• Thousands in NC may be forced to find new health insurance

    By: Jason Stoogenke


    CHARLOTTE, N.C. - North Carolina's biggest health insurance company, Blue Cross and Blue Shield, may not offer Affordable Care Act plans next year. The insurer said it's losing money on the deal, and that would have a huge effect on an estimated 300,000 North Carolinians.

    Patty McElveen lives in Salisbury. She has diabetes and takes insulin every day. She said she's had trouble getting health insurance because of her pre-existing condition.

    "All the ones, the insurance companies that we checked out before we retired, would not insure me," she said.

    Her husband, Tom McElveen, said if his wife can't get insurance, "she dies."

    "I don't know. I don't know if I'd be able to afford my insulin. I just don't know what I would do,” Patty McElveen said.

    Then, the Affordable Care Act came along. The McElveens qualify, so they can't be turned down for health coverage.

    "Without ACA, she would not be able to have insurance," Tom McElveen said.

    They chose Blue Cross and now worry what happens to them if the company stops offering ACA plans next year.

    UNC Charlotte professor Michael Thompson says Blue Cross is the only company that offers ACA plans in all 100 North Carolina counties.

    In some counties -- 23, according to Action 9 sources -- it's the only option. Which counties is not public information. So, if you live in one of those counties, you have two choices:

    1. Get a plan in another county and go farther for your health care
    2. Go without insurance

    So Action 9 asked the other two insurers that offer ACA plans in North Carolina -- Aetna and UnitedHealthcare -- to list the counties in which they do not provide plans. Action 9 was waiting to hear back late Monday.  

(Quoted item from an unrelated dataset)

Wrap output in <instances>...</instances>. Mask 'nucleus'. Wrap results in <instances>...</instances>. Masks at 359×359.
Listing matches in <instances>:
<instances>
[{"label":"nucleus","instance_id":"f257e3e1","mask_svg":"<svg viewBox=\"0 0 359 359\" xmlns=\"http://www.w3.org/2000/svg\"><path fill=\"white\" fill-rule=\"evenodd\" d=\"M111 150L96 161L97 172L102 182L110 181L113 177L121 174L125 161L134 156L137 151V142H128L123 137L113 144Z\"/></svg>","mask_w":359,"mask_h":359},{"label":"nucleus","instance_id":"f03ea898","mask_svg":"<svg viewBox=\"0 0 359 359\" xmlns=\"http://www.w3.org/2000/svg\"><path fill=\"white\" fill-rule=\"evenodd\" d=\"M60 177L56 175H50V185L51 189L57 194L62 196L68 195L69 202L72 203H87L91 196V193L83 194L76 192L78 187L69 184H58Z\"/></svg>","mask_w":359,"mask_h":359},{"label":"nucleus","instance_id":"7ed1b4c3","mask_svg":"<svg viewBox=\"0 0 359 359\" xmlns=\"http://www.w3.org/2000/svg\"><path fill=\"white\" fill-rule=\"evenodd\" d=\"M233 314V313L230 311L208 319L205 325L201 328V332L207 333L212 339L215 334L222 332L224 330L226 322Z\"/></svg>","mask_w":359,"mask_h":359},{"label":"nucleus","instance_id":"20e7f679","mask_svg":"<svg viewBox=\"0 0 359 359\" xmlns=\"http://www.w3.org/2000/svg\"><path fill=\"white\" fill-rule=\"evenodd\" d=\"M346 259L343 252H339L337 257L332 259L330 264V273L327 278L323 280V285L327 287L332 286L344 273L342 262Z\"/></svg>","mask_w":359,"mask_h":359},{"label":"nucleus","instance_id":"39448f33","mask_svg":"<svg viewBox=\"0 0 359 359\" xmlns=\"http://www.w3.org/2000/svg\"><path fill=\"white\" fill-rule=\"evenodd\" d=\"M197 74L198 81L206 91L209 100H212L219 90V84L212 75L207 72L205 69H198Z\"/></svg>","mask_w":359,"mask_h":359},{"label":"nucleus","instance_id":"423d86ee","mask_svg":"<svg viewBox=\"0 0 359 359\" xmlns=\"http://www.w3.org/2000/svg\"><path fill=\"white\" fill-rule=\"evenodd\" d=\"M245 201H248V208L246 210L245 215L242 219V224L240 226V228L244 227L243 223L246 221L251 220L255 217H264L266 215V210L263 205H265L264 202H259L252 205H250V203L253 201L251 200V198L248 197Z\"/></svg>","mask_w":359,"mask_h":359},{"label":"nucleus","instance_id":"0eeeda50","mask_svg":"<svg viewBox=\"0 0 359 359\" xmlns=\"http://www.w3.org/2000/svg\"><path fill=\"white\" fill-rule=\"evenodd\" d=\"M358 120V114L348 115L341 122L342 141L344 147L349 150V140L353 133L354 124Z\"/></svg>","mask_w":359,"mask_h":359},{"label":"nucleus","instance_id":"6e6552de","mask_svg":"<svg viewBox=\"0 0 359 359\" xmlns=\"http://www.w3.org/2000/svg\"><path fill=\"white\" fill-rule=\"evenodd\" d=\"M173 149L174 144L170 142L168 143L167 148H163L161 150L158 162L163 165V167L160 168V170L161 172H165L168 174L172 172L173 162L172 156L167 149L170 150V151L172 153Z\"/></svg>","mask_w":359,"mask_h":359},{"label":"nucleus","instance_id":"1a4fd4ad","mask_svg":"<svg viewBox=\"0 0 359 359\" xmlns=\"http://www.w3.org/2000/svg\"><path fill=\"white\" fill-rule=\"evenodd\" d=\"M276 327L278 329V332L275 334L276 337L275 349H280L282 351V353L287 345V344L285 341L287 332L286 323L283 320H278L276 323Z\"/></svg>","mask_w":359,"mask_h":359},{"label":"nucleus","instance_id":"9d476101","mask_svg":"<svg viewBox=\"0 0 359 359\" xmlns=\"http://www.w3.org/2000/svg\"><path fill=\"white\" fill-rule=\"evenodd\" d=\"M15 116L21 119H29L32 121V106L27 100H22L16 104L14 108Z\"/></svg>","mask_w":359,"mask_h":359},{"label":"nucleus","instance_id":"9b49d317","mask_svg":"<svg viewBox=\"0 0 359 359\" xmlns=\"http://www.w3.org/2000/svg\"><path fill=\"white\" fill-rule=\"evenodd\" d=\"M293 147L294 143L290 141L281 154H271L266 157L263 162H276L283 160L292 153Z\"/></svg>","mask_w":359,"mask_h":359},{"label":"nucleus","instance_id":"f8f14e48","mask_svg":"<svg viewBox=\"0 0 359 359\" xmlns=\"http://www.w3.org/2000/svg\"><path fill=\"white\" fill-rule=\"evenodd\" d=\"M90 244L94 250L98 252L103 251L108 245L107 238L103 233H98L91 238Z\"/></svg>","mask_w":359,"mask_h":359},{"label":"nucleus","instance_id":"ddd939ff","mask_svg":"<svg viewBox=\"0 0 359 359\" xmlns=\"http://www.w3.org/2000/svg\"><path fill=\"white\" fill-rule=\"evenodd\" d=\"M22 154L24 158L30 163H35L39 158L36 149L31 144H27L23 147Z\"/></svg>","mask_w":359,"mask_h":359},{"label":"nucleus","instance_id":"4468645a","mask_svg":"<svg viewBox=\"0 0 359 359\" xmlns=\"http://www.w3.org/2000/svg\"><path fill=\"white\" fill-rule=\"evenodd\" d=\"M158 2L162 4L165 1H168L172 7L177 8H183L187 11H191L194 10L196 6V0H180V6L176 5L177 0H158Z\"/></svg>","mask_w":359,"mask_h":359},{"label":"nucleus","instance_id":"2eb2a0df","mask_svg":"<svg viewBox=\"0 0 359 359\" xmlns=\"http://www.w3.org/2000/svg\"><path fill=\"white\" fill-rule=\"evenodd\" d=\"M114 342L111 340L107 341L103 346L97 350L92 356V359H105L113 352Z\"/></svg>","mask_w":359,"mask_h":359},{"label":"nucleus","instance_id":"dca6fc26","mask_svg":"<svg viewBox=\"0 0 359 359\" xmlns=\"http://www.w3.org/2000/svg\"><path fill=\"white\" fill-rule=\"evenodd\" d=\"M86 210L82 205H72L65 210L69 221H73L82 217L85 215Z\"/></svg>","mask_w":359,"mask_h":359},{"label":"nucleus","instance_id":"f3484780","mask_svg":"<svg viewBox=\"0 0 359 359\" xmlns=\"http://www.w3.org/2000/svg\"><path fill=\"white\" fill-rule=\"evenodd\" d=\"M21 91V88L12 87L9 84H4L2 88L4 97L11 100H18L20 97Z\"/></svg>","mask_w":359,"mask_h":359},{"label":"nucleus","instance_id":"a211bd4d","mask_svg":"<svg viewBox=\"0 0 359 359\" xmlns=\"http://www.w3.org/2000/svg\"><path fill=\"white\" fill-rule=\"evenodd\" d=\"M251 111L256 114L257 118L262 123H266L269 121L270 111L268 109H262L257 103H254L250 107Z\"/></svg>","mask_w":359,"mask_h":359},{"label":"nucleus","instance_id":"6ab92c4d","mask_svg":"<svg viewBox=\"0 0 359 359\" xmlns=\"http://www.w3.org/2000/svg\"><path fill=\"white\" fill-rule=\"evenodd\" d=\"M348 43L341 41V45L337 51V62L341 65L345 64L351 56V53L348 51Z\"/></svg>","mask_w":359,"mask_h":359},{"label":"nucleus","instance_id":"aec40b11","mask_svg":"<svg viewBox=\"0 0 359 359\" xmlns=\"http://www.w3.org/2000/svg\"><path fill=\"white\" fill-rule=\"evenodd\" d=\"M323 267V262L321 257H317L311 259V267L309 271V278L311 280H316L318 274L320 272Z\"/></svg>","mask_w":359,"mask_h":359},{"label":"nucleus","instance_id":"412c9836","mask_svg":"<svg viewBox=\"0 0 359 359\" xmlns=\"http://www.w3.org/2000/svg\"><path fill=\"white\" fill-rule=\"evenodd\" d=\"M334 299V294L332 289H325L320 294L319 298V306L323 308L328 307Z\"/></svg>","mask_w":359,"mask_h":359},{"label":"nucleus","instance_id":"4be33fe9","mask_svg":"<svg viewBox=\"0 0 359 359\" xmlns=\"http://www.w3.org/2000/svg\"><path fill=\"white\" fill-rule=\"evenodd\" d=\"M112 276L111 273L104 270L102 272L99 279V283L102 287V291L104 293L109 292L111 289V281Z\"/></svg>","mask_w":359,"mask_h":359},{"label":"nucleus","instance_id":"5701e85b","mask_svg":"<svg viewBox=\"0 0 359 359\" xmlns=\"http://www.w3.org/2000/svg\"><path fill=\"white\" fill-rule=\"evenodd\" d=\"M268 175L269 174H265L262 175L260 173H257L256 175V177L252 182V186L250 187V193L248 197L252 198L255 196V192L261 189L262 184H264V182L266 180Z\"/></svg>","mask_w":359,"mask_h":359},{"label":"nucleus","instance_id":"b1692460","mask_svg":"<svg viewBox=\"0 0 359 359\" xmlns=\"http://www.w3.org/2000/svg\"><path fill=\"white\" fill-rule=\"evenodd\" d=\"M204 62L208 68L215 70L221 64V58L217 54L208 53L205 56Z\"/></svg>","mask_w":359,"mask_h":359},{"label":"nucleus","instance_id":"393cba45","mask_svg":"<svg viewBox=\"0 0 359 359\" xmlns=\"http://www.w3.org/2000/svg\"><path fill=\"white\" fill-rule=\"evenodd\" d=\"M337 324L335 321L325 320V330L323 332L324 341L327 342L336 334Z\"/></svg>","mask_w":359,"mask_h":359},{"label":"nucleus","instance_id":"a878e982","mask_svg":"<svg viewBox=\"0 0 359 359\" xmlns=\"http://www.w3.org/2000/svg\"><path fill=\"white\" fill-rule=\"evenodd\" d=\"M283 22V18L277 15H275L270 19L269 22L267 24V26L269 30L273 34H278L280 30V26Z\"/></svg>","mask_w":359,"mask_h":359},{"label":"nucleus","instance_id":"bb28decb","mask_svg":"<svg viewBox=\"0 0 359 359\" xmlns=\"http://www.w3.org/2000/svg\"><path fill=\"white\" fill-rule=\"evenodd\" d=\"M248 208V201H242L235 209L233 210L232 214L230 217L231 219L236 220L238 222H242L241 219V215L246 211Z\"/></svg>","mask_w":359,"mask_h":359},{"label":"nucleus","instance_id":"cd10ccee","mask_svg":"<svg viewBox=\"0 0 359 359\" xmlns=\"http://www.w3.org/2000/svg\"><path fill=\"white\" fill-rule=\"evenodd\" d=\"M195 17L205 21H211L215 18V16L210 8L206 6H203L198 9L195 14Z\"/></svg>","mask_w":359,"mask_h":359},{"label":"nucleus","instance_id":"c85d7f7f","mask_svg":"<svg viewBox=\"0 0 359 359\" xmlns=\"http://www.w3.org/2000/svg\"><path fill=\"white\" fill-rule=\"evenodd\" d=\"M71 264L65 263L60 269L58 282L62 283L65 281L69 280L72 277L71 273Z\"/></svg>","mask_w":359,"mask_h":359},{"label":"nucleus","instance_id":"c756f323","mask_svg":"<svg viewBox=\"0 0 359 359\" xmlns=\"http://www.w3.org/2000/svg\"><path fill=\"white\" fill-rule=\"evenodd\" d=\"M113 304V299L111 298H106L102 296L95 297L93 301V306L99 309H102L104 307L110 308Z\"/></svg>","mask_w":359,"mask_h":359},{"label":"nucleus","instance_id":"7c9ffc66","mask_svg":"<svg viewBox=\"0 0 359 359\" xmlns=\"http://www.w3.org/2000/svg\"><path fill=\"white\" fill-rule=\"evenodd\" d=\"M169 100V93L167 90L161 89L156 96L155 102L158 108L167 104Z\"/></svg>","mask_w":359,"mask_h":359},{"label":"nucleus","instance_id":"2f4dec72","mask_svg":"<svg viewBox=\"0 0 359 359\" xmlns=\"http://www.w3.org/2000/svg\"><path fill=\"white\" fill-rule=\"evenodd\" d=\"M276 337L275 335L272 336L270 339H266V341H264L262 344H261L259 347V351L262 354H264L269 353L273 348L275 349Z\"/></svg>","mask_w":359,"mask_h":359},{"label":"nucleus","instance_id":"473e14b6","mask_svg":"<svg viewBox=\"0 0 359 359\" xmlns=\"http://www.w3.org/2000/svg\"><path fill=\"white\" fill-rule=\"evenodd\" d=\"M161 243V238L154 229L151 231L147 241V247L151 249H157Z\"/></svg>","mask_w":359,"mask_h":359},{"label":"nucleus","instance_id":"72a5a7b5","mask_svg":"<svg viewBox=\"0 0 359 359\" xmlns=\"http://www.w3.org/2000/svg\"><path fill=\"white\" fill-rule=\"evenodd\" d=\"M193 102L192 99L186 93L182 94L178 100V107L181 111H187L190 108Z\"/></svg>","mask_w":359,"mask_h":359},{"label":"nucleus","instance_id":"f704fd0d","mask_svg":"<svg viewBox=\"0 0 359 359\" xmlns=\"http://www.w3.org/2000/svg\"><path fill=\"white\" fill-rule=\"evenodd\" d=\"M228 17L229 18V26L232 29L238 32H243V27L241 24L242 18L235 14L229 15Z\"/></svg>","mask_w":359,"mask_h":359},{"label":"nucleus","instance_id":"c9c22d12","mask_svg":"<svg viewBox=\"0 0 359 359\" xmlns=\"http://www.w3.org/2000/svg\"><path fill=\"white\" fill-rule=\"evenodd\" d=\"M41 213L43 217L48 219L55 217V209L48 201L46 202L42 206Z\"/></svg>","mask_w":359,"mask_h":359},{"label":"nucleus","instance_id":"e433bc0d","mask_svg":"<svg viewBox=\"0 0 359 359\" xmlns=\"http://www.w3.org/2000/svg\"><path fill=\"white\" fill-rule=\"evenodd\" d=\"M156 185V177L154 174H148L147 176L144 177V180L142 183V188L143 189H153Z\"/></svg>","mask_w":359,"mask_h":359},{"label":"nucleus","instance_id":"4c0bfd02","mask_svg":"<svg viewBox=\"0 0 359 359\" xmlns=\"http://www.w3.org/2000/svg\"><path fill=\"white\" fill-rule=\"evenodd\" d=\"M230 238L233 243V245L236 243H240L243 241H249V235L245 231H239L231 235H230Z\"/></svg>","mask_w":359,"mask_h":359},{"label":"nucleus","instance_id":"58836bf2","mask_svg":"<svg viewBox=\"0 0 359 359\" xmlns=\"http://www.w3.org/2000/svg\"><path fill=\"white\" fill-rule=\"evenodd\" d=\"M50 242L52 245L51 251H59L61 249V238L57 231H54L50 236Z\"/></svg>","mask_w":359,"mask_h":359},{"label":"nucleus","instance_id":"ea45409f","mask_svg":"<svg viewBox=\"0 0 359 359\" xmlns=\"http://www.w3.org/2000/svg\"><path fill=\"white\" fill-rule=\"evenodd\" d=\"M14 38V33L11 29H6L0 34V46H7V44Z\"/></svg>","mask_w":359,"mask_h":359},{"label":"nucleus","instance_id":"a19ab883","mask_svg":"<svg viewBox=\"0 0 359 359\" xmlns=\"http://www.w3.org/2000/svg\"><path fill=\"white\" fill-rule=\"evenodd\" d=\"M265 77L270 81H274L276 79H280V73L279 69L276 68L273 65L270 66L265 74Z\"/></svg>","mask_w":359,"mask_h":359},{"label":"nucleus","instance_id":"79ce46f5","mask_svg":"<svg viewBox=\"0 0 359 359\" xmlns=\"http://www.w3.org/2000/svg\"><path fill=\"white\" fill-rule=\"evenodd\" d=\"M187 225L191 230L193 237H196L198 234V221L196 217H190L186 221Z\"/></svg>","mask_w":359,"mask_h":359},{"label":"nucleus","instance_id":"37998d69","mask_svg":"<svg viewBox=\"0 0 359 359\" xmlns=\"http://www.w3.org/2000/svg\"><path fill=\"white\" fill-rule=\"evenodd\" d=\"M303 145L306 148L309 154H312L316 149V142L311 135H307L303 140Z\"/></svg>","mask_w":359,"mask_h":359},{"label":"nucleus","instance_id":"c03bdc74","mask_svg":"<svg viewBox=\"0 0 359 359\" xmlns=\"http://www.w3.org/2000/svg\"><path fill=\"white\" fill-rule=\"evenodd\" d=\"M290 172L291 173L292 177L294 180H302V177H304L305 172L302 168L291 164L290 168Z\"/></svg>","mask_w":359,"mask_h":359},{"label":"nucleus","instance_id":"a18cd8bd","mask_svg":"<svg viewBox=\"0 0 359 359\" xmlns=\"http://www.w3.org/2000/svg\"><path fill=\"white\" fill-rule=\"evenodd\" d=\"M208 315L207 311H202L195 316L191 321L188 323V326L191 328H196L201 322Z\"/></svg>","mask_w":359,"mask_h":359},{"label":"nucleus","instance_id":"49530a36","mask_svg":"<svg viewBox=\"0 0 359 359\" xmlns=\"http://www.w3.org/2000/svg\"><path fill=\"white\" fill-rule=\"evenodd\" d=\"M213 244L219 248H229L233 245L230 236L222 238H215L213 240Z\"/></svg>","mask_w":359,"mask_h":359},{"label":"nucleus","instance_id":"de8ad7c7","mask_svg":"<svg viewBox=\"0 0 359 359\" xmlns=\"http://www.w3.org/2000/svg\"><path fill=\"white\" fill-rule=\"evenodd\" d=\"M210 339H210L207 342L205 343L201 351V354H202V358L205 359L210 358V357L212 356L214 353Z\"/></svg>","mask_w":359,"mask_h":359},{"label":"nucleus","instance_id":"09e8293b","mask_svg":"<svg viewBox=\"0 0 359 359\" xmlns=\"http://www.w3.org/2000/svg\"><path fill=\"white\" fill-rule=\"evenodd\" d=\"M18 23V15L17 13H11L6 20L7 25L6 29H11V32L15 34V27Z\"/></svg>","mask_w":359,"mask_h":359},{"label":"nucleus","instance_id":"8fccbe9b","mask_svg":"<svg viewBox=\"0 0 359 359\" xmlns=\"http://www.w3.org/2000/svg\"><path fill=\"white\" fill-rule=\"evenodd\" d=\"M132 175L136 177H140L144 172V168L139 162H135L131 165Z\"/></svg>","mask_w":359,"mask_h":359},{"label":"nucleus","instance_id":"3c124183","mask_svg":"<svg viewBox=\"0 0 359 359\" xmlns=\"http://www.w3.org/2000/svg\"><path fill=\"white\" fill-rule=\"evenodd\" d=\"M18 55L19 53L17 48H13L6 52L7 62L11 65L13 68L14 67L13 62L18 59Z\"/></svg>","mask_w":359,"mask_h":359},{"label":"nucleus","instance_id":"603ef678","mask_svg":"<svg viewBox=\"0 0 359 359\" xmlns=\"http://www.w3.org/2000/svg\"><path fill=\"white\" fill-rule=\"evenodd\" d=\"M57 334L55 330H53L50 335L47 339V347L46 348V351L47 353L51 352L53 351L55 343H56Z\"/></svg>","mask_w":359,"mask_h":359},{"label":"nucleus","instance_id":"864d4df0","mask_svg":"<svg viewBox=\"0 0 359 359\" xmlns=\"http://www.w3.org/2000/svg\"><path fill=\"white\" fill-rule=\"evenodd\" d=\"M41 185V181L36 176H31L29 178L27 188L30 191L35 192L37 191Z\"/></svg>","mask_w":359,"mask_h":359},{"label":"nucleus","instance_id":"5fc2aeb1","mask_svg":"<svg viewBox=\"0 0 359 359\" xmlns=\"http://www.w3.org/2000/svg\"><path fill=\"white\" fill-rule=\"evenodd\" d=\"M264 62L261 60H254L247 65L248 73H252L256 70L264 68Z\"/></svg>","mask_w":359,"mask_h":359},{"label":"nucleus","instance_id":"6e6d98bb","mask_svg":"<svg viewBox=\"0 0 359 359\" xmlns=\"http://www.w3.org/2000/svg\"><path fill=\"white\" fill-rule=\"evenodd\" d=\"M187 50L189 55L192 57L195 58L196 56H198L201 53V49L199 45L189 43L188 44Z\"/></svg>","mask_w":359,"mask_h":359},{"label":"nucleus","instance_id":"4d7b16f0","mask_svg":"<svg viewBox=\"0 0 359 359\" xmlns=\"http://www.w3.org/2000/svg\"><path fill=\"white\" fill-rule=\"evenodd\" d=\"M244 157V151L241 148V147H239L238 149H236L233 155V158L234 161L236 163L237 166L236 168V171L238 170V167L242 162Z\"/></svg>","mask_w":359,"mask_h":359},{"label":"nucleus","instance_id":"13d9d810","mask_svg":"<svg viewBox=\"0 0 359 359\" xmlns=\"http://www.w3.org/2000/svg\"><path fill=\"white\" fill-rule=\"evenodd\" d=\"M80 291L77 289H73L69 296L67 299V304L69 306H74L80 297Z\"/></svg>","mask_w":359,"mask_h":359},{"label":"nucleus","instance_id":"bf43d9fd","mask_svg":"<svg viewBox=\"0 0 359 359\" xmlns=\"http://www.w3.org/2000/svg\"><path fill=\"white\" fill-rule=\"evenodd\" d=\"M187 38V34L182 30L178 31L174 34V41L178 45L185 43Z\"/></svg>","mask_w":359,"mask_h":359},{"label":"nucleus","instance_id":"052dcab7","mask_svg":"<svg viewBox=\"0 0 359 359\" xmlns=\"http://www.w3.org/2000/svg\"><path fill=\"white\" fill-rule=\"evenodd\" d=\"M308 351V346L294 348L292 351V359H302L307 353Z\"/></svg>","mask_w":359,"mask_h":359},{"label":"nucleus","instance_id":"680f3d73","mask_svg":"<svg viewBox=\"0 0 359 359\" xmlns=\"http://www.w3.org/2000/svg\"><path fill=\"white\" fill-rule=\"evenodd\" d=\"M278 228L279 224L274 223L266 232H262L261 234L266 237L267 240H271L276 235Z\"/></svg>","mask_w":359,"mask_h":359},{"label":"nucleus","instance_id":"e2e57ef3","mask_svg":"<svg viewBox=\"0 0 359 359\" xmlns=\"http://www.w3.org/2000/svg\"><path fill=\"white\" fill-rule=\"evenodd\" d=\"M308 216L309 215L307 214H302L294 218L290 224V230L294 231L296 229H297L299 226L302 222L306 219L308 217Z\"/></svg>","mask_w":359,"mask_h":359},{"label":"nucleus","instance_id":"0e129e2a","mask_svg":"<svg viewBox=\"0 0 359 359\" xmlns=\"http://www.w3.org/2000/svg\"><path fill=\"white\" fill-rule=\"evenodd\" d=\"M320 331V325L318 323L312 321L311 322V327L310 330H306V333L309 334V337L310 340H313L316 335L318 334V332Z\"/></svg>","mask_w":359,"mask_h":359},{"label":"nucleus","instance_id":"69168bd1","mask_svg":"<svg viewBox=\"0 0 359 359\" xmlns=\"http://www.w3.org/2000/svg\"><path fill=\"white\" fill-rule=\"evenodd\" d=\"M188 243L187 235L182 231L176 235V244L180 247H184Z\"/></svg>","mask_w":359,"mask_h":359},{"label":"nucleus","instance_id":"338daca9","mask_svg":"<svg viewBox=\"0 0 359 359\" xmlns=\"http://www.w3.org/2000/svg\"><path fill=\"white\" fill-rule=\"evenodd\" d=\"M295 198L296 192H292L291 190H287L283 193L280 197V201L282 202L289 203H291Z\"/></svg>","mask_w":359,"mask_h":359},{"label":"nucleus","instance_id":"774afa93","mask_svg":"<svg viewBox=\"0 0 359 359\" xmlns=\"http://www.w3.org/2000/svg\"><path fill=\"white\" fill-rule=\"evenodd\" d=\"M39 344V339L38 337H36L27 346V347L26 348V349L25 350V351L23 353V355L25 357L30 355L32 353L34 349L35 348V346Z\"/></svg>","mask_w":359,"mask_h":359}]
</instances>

    "It's a horrible situation for consumers to be in right now," Thompson said. "The consumers in those counties, if Blue Cross leaves, will have very few or no choices."

    The McElveens never pictured being in this situation.

    After all, Tom McElveen says he spent 25 years working in health care and thought he did everything right, guaranteeing coverage for him -- and Patty McElveen -- in retirement.

    If you want to do something right now, it seems the best option may be to contact your federal and state lawmakers and tell them how this would impact you. Here are the links to find yours: 

    Here's another tricky situation: If you don't have health insurance, you can be charged a fee. But what if you don't have any good options? The NCDOI is raising that, and other issues, with federal health officials. 

    DOI said Goodwin supports the ACA but has concerns related to North Carolina's health insurance market, including market withdrawals. The letter was not in reaction to Blue Cross's statements about possibly leaving the marketplace specifically. It was sent before those statements.

    Last Thursday, Blue Cross told Action 9 it was working on releasing a statement but has not sent one yet.